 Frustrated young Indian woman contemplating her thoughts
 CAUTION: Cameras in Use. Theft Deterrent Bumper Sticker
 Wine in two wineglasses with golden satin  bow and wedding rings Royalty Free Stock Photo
---
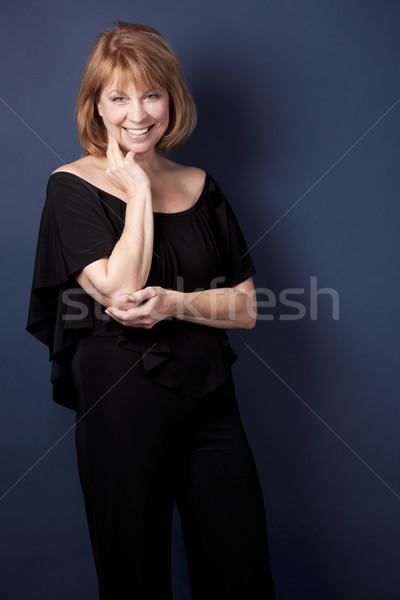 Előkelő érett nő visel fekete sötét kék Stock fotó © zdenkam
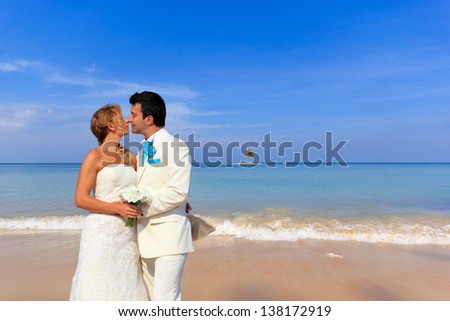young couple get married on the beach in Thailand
---
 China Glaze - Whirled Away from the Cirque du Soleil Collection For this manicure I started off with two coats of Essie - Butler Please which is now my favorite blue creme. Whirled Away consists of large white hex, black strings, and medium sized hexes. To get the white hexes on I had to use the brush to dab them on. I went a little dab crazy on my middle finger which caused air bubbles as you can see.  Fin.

What you have to do ::
Within the material above, only the stretch from the line holding "Előkelő érett nő" through the line holding "young couple get" is to be restated exactly. Pictures are dropped.

Output of the exercise ::
 Előkelő érett nő visel fekete sötét kék Stock fotó © zdenkam
young couple get married on the beach in Thailand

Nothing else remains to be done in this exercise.